Iniciou a resposta estabelecendo uma ordem para construir sua apreciação

valorativa de ensino: “Um dos primeiros pontos é a infraestrutura da instituição”. A

prioridade dada às condições físicas indica que o professor parece valorizar mais a

parte técnica que as questões humanísticas.

O segundo acento recaiu sobre a “carga horária”. Inferimos, aí, um

endereçamento explícito à interlocutora, pelo conhecimento comum da situação que

envolve esse fio trazido para o discurso, para tecer sua perspectiva de qualidade.

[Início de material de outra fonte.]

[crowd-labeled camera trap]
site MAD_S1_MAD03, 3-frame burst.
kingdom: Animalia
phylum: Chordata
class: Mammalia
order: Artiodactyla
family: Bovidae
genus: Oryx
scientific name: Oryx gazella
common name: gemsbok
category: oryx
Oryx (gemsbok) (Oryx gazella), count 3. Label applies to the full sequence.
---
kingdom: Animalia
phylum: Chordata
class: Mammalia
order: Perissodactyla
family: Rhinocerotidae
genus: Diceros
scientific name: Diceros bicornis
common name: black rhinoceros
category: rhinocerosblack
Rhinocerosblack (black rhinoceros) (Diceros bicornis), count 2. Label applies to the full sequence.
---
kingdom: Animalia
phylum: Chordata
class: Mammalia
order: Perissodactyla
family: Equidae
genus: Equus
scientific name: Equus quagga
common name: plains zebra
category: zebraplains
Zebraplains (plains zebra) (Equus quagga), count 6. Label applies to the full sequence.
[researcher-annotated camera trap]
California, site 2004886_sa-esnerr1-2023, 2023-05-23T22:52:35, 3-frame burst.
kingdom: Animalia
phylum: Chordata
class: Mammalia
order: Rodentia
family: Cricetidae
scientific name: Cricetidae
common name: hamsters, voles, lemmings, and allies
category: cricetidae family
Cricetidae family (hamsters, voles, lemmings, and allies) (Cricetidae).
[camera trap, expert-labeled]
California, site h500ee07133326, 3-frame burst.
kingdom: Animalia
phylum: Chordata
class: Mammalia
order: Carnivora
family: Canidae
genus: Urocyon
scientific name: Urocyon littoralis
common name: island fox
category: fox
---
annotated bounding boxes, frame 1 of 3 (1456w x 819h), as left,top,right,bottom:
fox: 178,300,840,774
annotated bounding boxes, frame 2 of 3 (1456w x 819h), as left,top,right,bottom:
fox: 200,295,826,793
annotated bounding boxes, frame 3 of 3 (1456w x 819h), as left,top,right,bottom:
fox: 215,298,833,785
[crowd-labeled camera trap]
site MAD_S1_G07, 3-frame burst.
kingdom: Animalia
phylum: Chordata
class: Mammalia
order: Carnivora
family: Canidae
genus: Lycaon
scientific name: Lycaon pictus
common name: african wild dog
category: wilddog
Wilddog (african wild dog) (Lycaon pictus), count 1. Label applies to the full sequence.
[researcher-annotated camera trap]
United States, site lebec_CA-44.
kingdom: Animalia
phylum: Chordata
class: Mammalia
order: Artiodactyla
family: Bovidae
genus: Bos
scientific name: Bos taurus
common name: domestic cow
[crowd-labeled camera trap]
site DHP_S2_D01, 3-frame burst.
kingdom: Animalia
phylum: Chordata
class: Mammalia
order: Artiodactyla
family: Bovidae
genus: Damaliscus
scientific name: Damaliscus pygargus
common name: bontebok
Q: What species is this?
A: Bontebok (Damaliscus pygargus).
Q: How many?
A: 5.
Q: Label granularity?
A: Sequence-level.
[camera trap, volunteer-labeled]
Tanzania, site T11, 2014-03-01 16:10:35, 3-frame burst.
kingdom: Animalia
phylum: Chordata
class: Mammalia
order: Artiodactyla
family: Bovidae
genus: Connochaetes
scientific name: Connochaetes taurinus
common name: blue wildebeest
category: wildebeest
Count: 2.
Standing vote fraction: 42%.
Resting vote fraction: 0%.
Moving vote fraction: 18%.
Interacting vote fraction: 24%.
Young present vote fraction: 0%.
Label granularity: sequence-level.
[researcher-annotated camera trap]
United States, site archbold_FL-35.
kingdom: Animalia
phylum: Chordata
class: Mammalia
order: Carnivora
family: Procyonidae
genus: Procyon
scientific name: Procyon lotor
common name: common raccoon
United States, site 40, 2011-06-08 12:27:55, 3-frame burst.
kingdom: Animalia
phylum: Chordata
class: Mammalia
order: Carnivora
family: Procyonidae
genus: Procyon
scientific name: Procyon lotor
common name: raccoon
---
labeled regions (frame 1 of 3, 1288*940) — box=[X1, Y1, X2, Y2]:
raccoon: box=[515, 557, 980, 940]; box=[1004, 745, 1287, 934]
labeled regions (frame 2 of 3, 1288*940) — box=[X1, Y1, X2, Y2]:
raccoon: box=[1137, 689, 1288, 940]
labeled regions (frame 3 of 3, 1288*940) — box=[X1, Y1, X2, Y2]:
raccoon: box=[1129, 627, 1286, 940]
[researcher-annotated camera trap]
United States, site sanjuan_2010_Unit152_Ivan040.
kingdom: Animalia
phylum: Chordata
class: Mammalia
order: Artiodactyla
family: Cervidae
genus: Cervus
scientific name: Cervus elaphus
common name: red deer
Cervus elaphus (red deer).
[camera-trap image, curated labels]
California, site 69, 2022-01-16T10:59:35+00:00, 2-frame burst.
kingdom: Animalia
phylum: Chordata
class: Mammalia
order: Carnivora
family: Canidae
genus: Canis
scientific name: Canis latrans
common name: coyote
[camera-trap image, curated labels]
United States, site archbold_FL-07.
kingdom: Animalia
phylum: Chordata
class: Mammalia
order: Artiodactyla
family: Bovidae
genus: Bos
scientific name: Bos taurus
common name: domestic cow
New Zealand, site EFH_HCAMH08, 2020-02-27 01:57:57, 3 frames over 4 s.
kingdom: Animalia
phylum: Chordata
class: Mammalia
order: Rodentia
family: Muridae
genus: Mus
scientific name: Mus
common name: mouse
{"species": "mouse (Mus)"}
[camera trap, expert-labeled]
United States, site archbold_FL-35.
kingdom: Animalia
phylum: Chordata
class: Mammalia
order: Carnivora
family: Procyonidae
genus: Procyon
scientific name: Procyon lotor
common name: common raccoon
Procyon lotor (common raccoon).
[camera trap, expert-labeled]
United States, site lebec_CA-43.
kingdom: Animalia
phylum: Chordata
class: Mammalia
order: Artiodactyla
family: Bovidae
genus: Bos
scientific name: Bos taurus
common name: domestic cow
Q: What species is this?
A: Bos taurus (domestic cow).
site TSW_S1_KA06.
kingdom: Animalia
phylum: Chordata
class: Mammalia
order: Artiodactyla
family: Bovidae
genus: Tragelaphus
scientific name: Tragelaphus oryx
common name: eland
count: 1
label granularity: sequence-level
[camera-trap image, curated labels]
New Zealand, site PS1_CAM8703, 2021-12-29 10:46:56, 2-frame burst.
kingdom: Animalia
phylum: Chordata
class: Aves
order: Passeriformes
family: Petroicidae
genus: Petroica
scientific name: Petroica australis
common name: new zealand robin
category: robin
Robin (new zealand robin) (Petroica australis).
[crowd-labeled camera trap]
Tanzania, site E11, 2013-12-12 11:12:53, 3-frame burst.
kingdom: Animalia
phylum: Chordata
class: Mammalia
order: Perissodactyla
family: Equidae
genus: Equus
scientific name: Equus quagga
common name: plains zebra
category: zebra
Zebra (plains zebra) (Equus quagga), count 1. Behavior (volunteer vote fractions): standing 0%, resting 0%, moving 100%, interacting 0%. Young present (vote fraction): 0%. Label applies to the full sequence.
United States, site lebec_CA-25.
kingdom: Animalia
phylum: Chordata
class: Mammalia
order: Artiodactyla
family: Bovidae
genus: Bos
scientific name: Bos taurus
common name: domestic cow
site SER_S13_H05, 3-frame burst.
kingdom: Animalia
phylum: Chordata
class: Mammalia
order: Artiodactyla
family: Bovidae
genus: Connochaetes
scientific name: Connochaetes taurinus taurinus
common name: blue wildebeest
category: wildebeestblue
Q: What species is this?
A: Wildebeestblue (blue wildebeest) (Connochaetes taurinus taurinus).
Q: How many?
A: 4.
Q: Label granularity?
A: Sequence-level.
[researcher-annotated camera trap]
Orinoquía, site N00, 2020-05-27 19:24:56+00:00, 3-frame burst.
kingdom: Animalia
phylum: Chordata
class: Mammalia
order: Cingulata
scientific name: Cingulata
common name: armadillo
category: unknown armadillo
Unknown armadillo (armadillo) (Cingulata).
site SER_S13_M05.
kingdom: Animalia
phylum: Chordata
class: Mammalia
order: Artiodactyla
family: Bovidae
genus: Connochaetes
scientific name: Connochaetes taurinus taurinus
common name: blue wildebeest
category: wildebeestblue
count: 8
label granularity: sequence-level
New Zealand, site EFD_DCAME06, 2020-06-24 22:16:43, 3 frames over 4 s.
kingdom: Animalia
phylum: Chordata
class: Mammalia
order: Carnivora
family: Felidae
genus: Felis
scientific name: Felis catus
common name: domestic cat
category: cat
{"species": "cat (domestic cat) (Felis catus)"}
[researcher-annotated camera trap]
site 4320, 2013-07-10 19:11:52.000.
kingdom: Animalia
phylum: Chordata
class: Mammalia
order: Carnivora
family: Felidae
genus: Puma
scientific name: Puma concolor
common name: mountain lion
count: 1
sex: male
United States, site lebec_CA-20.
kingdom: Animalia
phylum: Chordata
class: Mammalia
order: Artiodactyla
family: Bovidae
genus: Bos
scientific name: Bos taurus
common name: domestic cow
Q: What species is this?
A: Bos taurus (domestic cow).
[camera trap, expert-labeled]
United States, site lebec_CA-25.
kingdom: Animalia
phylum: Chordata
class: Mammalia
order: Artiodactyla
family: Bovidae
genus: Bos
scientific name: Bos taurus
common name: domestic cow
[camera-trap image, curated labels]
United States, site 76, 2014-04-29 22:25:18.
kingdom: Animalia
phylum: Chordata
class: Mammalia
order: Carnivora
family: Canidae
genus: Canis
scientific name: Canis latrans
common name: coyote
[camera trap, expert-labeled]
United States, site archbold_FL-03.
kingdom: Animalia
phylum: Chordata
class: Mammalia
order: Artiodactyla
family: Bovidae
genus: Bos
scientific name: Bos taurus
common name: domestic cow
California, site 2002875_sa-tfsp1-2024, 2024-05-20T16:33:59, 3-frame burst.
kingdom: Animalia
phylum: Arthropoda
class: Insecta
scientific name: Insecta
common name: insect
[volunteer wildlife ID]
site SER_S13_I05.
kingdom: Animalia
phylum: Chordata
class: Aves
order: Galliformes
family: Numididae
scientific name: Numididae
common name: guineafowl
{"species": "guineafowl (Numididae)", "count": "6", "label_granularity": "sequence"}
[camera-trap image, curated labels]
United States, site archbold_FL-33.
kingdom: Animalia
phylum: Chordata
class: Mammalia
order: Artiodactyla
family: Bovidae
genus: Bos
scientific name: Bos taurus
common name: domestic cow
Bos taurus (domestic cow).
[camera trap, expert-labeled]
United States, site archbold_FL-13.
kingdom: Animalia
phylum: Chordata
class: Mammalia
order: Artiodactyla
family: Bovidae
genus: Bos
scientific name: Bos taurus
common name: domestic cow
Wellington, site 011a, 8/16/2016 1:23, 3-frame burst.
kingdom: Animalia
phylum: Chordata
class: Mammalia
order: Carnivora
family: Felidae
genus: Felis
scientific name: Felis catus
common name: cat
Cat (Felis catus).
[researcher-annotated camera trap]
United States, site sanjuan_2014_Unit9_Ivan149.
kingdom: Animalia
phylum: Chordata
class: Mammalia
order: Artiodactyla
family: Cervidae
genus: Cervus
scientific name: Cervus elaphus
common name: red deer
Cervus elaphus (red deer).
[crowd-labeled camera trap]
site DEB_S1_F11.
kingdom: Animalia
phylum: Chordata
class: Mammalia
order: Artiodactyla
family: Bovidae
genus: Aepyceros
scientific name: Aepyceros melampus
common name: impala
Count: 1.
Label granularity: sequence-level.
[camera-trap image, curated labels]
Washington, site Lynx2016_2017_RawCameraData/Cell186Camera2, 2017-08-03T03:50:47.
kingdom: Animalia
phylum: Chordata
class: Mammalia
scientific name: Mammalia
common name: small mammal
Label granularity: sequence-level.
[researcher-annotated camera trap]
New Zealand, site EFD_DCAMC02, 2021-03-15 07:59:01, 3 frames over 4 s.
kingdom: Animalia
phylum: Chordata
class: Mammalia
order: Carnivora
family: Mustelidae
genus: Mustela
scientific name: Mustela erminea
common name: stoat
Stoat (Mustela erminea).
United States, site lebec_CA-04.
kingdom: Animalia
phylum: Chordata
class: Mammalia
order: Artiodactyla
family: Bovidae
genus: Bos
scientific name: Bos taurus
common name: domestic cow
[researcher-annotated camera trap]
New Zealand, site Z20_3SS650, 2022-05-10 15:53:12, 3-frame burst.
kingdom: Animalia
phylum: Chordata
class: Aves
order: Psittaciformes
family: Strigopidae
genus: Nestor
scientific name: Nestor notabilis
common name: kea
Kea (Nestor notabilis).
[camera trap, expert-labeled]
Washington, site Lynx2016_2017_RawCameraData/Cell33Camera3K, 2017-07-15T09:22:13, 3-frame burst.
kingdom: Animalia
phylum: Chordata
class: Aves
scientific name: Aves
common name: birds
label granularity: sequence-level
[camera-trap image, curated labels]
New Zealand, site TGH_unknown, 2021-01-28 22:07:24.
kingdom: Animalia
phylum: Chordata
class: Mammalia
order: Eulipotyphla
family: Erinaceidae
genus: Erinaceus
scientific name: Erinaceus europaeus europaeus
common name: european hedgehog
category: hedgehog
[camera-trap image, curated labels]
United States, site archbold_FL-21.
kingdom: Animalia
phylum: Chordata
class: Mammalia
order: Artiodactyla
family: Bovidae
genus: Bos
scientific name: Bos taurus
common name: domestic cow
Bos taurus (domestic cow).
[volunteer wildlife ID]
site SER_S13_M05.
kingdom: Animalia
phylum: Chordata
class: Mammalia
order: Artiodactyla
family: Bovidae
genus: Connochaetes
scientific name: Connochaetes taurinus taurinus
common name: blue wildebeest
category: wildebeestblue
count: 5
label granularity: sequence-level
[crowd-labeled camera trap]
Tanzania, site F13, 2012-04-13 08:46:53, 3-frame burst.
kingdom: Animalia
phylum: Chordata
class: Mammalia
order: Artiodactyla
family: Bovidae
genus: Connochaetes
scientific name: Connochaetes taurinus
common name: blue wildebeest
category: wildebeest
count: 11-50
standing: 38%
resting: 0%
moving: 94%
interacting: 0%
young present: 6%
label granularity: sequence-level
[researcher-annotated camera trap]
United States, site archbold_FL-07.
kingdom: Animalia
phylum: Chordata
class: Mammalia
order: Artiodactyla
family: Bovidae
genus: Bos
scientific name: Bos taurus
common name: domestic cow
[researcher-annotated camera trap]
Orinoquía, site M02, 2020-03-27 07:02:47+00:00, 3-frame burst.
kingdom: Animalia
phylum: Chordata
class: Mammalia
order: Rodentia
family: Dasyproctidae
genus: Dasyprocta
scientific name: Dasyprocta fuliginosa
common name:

Ressoa, em seu enunciado, a discussão sobre carga horária docente, em pauta

atualmente na instituição, de conhecimento da pesquisadora. Arriscamos inferir um

tom reivindicatório, gerado pelo endereçamento, nos dizeres seguintes: “Não adianta

você ministrar várias aulas e ainda querer que aquele professor tenha um resultado

de pesquisa com os alunos.” Mesmo que o verbo querer tenha sido usado no

infinitivo, está claramente trazendo o outro, que representaria a instituição, para

dentro do seu discurso.

O terceiro “ponto” enunciado disse respeito a “ampliar a relação

empresa/escola, empresa/instituição”. Ao longo da descrição desse ponto, o

professor acabou confirmando sua concepção de formação profissional, já exposta

em enunciados precedentes: “é uma integração entre o que é desenvolvido na

escola como ciência, e o que é aplicado na empresa como trabalho, como resultado,

141

como processos produtivos [...] uma integração verdadeira que é unir o que a

empresa desenvolve, os problemas que ela apresenta e fazer essa ponte para que a

escola, para que a escola técnica, né, uma universidade, acaba desenvolvendo.”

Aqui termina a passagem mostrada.